**Activity list**
[1] In the piece on school exchange trips, rewrite the paragraph beginning "So, it is with dismay" more briefly while keeping its main facts.
[2] Answer these questions using the piece on school exchange trips:
(a) What did the dad slaughter his own pigs to make?
(b) Who rode pillion on the dad's motorbike?
(c) According to the British Council survey in 2014, what percentage of schools were running exchanges?
[3] Return everything in the piece on school exchange trips from "I learnt that school" down to "fear of terrorism.", word for word.

**Selected text**
◇ ◇ ◇ ◇
The dad had built their house with his own bare hands and slaughtered his own pigs to make saucisson.

The vast meadow-like garden sloped down towards the Rhone Valley, the children were free and boisterous and took things in their stride. I was stiff and English, but open-minded and keen to improve my French.

Health and safety was also relaxed - from the bare wires springing out of the wall in the bathroom to the 12-year-old daughter riding pillion on her dad’s motorbike as we crammed in the back of a tiny Renault.

These were my formative years, and besides an awful lot of French, I learnt that there were other ways to live life.

I learnt that school canteens didn’t have to serve disgusting food and that not everyone had compulsory piano practice.

My week away evolved into further visits…they were exhausting and occasionally maddening but formed some of my sharpest memories of youth.

So, it is with dismay that I read this week that the foreign exchange trip is under threat. School leaders have said they are increasingly less keen to even take children on the Eurostar to Paris because of the fear of terrorism.

The bureaucracy around carrying out checks on host families is proving too much for some. There are also concerns about passing the costs of exchanges onto families.

We are all too poor, and too scared, to even travel to a neighbouring European country, it seems.

A British Council survey in 2014 found that only 39 per cent of schools are now running them and this is sure to have dropped.
◇ ◇ ◇ ◇
**Information supplied**
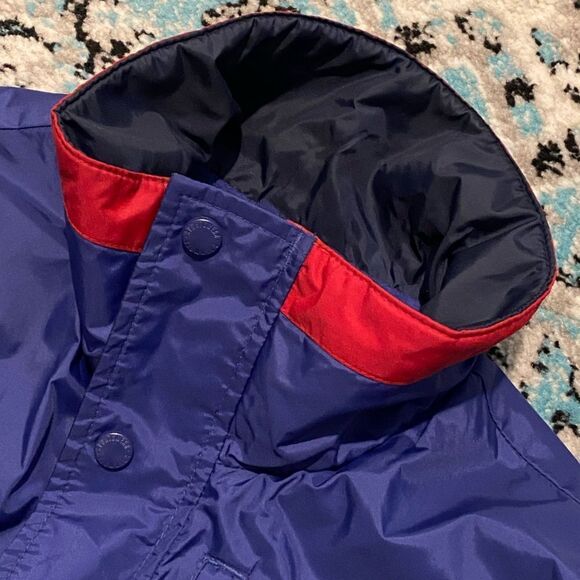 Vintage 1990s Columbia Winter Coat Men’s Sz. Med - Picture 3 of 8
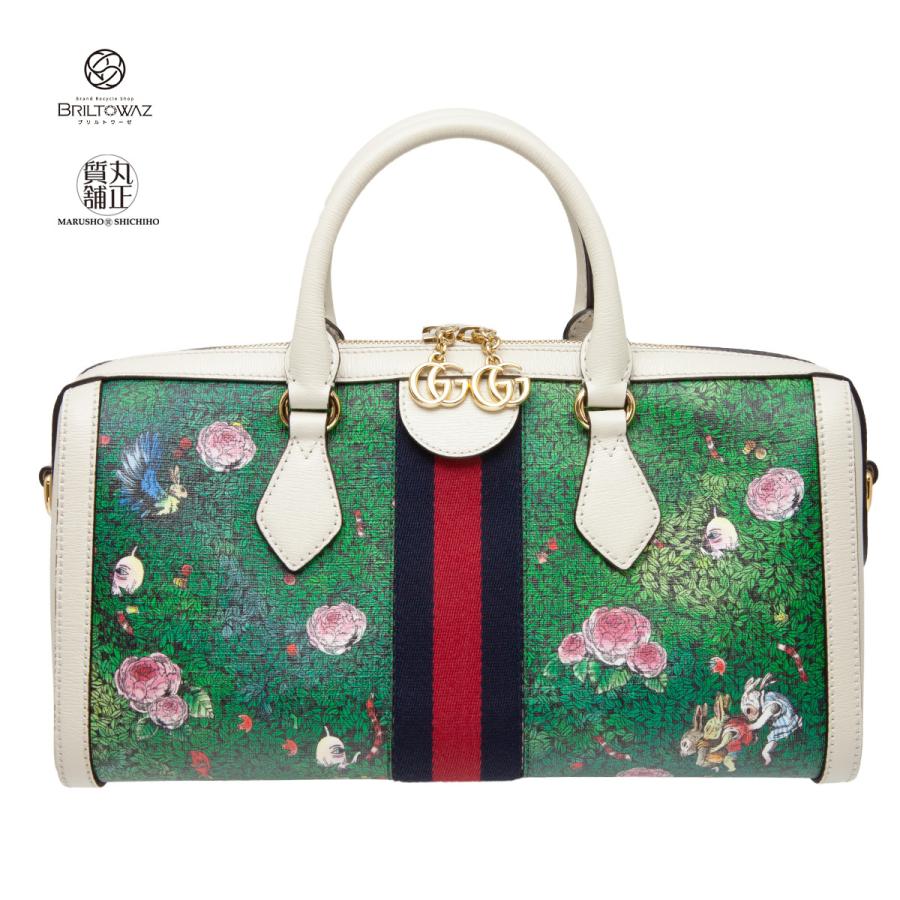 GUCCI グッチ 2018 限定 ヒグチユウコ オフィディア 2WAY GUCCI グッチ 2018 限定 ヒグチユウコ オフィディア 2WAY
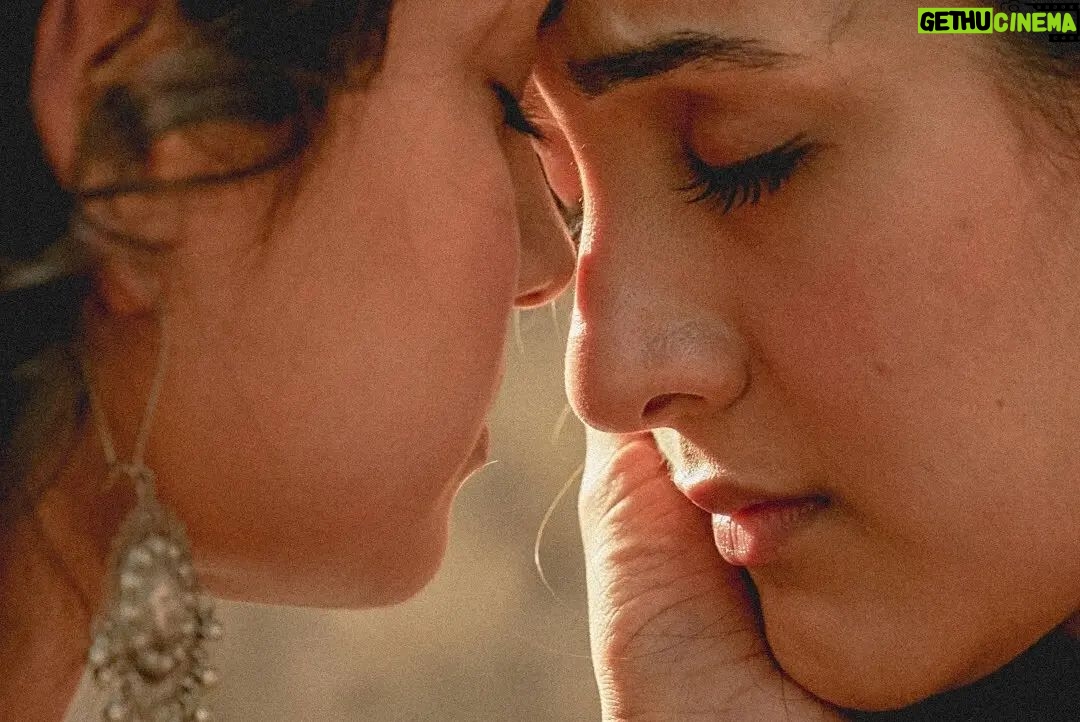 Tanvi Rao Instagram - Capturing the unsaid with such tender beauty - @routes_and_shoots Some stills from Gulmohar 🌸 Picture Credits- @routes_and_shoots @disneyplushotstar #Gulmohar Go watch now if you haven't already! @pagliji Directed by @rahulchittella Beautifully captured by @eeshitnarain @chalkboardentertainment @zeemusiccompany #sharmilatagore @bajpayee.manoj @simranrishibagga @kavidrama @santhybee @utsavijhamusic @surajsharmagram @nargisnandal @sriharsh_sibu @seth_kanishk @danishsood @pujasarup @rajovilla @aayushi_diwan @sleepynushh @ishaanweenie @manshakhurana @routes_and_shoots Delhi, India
◇ ◇ ◇ ◇
**Activity answers**
[1] The writer was dismayed to read this week that the foreign exchange trip is under threat. Fearing terrorism, school leaders are increasingly reluctant even to take children to Paris on the Eurostar.

[2]
(a) Saucisson.
(b) The 12-year-old daughter.
(c) 39 per cent.

[3]
I learnt that school canteens didn’t have to serve disgusting food and that not everyone had compulsory piano practice.

My week away evolved into further visits…they were exhausting and occasionally maddening but formed some of my sharpest memories of youth.

So, it is with dismay that I read this week that the foreign exchange trip is under threat. School leaders have said they are increasingly less keen to even take children on the Eurostar to Paris because of the fear of terrorism.